Japan could end up importing thousands of barrels of gasoline to blend with ethanol if the government does not find a distributor in coming months, since domestic oil refiners are promoting a different type of alternative fuel.

The Japanese refiners' reluctance to supply the gasoline needed could create export opportunities for regional exporters such as Taiwan's Formosa and South Korea's S-Oil, and could be another setback in Japan's struggling efforts to cut emissions using voluntary measures.

Japan lacks farm products to produce biofuels but is looking to its unused bio-mass, including forests which cover 70 per cent of the country and that can be harvested in a sustainable way.

The project in Osaka uses cellulosic ethanol, which can be produced from biomass feedstocks including branches cut from planted forests and used timbers from demolished houses.

But it faces resistance from the country's powerful oil industry, which is instead promoting gasoline blended with ethyl tertiary butyl ether, a popular renewable fuel in Europe.

The oil sector is anxious to defend its nationwide network through its own alternative fuel - launching its trial sale at 50 pump stations in Tokyo and surrounding areas last week - on top of ordinary gasoline, as it wrestles with a shrinking petrol market.

"The two sides are critically in dispute," said a government source, who declined to be named.

"The oil industry does not like the idea of an alternative auto fuel distribution in cities.

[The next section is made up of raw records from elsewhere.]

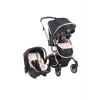 Pierre Cardin Twist +Plus Bebek Arabası Siyah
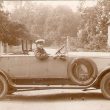 Alveston.  Armstrong Siddely car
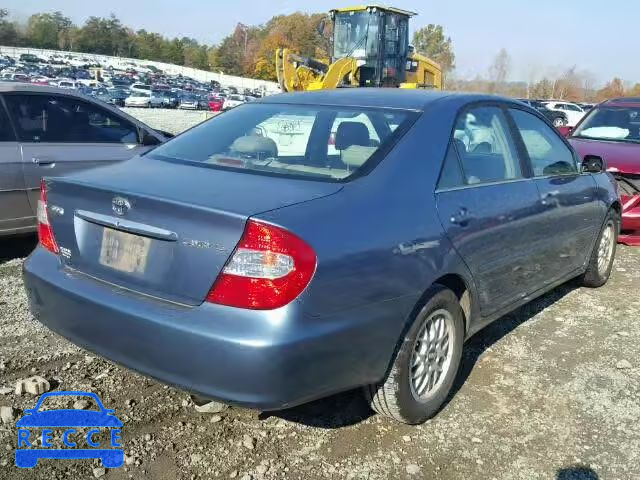 2004 TOYOTA CAMRY LE/X 4T1BE32K94U878501 image 3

The fact that anyone can now sell gasoline under the liberalised market irks them," he said.

Japan, the world's No. 3 gasoline consumer, is the biggest polluter among the countries with Kyoto caps. It aims to cut greenhouse gas emissions by 6 per cent from 1990 levels by 2008-2012.

Japan's largest business lobby Keidanren, which opposes mandatory emissions caps, told the government last month that given the country's high energy efficiency it will have to spend 60-90 per cent more than other nations in achieving Kyoto targets.